The central theme to Charles Mann's 1491 is that what we call pristine wilderness today is a European creation. The landscapes of the North America, Central America and the Amazon were terrascaped by fire and farming. When small pox hit the indigenous populations it removed the inputs that the local humans had used to maintain a stable ecosystem. Without the US North-East being burnt periodically the mast farms disappeared. Without the slash and char (not burn) method of farming the Amazon forest grew back to cover up the human planted fruit forests under the canopy that spread across the Amazon.

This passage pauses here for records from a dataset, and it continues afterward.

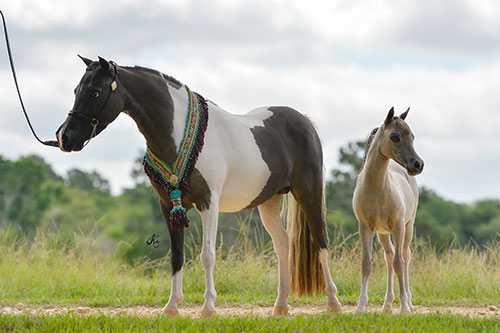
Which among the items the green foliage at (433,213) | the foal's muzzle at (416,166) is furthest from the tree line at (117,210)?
the foal's muzzle at (416,166)

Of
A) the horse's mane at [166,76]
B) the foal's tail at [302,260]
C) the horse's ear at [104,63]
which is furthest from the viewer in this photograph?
the foal's tail at [302,260]

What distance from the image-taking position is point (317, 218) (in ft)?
24.1

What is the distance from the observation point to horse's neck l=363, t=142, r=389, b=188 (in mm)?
7215

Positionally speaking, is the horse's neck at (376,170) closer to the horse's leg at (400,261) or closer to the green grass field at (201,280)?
the horse's leg at (400,261)

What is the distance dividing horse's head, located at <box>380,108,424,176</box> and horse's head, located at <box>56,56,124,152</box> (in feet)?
9.43

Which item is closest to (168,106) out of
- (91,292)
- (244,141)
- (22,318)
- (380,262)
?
(244,141)

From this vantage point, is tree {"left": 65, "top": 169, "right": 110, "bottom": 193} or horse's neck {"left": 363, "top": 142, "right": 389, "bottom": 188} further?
tree {"left": 65, "top": 169, "right": 110, "bottom": 193}

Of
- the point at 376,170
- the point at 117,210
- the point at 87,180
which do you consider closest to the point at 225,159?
the point at 376,170

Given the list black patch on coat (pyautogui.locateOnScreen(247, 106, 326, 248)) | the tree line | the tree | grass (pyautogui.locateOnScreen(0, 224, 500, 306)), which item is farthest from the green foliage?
the tree

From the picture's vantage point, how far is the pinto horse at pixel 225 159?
5.96 meters

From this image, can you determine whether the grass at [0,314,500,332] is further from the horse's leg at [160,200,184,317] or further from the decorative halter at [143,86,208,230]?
the decorative halter at [143,86,208,230]

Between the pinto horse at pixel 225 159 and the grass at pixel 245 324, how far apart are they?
1.44ft

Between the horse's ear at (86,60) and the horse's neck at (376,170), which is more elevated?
the horse's ear at (86,60)

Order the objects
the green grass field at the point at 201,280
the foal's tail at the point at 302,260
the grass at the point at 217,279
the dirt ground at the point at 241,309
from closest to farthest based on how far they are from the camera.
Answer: the foal's tail at the point at 302,260 < the dirt ground at the point at 241,309 < the green grass field at the point at 201,280 < the grass at the point at 217,279
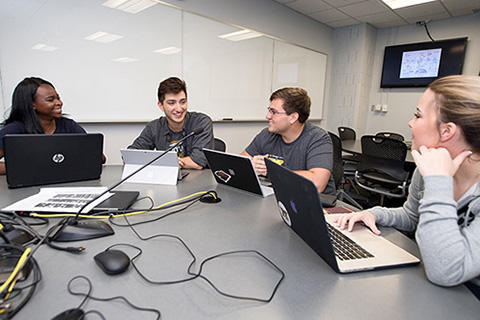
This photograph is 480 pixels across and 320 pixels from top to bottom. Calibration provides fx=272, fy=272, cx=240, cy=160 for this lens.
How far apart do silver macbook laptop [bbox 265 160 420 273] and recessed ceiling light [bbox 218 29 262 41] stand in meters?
2.89

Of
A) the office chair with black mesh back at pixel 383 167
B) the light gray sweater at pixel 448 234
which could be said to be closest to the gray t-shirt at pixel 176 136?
the light gray sweater at pixel 448 234

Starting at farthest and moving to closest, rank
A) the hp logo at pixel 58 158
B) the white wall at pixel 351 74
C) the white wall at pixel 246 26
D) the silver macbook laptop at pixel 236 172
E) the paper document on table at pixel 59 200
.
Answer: the white wall at pixel 351 74, the white wall at pixel 246 26, the hp logo at pixel 58 158, the silver macbook laptop at pixel 236 172, the paper document on table at pixel 59 200

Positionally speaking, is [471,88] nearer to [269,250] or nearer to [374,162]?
[269,250]

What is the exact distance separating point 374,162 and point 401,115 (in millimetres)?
2644

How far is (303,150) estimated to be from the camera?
166 cm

A component of this is that there is no natural wilderness where humans have been. Humanity, and in particular its mastery of fire, is an active player in the ecosystem. Where humanity is there is no out of control nature - or what we call wilderness. As a species we are too technologically adept at maneuvering the landscape to our needs and advantage.
Mann argues that when the US colonists came to America they soon saw an ecosystem that was out of control. Small pox reduced the numbers of Native American Indians sufficiently that they were no longer the determinant body in managing the local ecosystem. The US colonists did not replace their methods of fire management in keeping tree growth from the plains or dense undergrowth from appearing in their mast plantations.

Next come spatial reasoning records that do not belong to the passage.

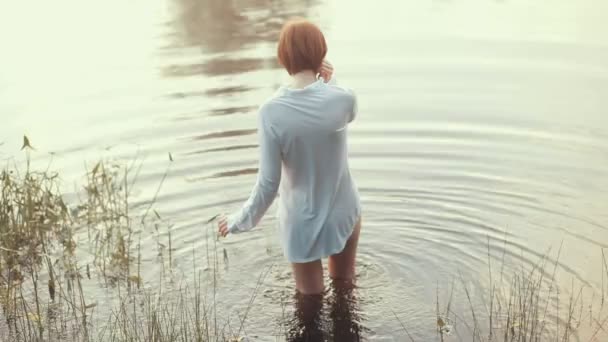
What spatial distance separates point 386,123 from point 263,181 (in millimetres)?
5054

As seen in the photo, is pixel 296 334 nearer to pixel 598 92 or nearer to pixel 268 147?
pixel 268 147

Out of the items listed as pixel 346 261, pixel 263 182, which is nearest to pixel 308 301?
pixel 346 261

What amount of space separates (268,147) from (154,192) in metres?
3.70

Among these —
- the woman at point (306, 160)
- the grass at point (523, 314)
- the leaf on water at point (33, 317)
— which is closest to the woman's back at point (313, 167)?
the woman at point (306, 160)

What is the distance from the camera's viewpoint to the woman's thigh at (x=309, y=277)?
6.15 m

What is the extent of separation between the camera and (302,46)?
17.8ft

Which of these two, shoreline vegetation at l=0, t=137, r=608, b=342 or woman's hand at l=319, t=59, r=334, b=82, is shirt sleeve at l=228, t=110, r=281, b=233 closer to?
woman's hand at l=319, t=59, r=334, b=82

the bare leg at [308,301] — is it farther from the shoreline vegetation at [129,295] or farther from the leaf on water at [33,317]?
the leaf on water at [33,317]

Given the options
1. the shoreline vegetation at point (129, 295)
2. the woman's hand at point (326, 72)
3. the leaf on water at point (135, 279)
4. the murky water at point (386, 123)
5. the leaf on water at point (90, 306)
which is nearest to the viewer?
the woman's hand at point (326, 72)

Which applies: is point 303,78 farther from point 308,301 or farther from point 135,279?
point 135,279

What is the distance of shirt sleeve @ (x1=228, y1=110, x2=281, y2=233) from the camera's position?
5.52 meters

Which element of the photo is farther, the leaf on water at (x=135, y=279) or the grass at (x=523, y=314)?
the leaf on water at (x=135, y=279)

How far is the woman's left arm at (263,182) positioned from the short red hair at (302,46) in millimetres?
349

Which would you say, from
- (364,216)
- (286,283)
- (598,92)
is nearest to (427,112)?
(598,92)
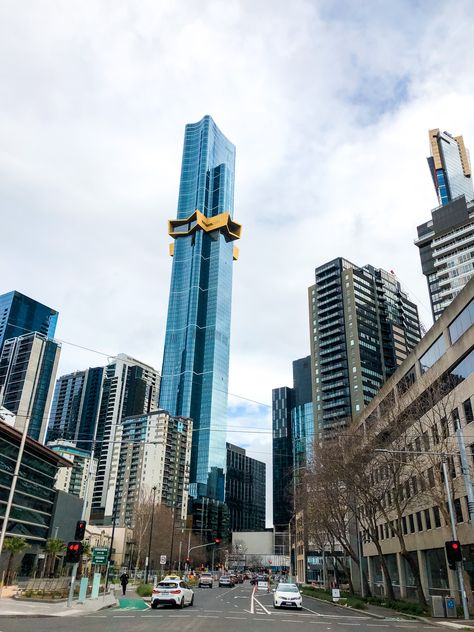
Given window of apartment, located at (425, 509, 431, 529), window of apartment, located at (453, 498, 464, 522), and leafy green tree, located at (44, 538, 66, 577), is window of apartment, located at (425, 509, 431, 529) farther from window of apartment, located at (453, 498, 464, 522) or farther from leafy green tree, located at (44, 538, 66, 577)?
leafy green tree, located at (44, 538, 66, 577)

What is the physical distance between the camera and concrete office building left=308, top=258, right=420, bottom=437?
151750 millimetres

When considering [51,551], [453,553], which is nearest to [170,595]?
[453,553]

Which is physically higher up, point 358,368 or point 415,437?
point 358,368

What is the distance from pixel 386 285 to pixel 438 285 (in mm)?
25299

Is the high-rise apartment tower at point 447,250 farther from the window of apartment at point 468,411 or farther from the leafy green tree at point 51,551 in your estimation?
the leafy green tree at point 51,551

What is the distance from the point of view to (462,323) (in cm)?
3981

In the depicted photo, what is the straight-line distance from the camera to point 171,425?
185250 mm

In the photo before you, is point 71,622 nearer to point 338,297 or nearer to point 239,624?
point 239,624

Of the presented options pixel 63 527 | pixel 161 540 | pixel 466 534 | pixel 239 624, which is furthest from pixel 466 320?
pixel 161 540

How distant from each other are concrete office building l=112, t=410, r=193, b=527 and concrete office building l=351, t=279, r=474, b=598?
12887 cm

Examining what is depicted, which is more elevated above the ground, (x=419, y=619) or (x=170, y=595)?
(x=170, y=595)

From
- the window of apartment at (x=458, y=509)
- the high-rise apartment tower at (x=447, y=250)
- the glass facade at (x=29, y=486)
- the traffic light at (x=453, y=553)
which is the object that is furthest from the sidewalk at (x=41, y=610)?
the high-rise apartment tower at (x=447, y=250)

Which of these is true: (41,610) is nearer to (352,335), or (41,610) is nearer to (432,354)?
(432,354)

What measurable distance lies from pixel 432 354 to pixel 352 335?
11195 centimetres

Additionally the smaller population numbers were no longer there to hunt species such as Bison, Elk etc. So those populations and others, such as Carrier Pidgeons, went out of control with the Indians no longer being active in the ecosystem. The European view of American Wilderness was actually an out of control system that was wildly fluctuating as it was no longer being managed by humans.

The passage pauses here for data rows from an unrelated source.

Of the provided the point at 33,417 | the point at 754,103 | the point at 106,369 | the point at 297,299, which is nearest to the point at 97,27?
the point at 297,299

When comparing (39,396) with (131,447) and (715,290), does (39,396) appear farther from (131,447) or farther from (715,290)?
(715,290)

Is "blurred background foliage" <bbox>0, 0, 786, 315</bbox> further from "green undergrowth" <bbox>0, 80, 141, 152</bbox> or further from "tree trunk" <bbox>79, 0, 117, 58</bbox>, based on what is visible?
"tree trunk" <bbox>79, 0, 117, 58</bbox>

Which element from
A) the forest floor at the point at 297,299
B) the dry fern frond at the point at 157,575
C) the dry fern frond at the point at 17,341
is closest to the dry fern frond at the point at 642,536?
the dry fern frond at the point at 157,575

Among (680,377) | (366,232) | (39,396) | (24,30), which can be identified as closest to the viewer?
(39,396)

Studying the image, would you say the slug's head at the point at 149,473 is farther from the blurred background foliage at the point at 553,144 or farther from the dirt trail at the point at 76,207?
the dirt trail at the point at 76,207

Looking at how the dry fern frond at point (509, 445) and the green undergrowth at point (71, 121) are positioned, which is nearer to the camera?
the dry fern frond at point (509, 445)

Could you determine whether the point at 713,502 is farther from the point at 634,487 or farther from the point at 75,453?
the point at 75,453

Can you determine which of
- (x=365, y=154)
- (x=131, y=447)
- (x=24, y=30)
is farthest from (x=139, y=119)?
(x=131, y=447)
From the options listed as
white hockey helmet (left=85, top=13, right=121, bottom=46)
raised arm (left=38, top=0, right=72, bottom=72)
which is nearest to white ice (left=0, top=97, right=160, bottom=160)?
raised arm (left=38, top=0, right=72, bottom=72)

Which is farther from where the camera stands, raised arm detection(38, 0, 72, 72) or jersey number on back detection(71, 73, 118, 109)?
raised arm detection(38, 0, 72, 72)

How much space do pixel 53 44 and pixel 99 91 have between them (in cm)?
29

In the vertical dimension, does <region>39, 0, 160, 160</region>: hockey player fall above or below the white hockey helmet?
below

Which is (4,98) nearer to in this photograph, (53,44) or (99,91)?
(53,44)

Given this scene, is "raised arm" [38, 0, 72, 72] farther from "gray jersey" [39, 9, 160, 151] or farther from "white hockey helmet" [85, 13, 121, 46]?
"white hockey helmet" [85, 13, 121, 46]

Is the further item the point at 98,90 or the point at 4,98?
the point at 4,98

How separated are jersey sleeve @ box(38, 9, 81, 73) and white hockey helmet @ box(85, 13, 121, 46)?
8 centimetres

The Amazon is another interesting study in how the idealistic view of pristine wilderness is wrong. The slash-and-burn farming technique is one that appeared with the Europeans. Amazonians were stone age, and did not have metal tools. Stone axes are woefully inefficient at knocking down trees whereas it is a simple task with a metal axe - and they did not appear until European technologies arrived in South America. The Australian Aboriginies prized English axes for the same reason. They offered a massive productivity leap.
The Amazonians prior to 1491, and it seems from the book since about the 1100s practiced a method that produced terra pretta which was a charcoal rich soil that raised the productivity of the soil by approximately 800%. The method was to slow burn the undergrowth, make smoldering slow burn fires, so the charcoal would enter the soil and fix the nutrients that the poor soil of the Amazon basin lacked or were leached out by rain. It has the added effect of keeping carbon in the ground rather than being burnt off into the atmosphere as slash and burn does. Charcoal sequestration also makes the soil permanently more productive. The old terra pretta areas often get sold off for potting mix to the cities.
The towns and tribes of the Amazon forest modified the rainforest to their own needs planting large numbers of fruit trees under the canopy. Along with manoic they planted sapodillah, calabash, tucuma, babacu, pieapple, coco-palm, hat-palm, oil-palm, peach-palm etc, etc. Mann notes of the 138 domesticated species in the Amazon, half are trees. Mann writes:
Balee cautiously estimated ... that at least 11.8 percent, about an eighth, of the non-flooded Amazon forest was "anthropogenic" - directly or indirectly created by humans.The result of this is that what we call pristine wilderness is mistaken. Humanity has been an integrated and active participant in the terran ecosystem for so long that the landscapes are a product of our presence.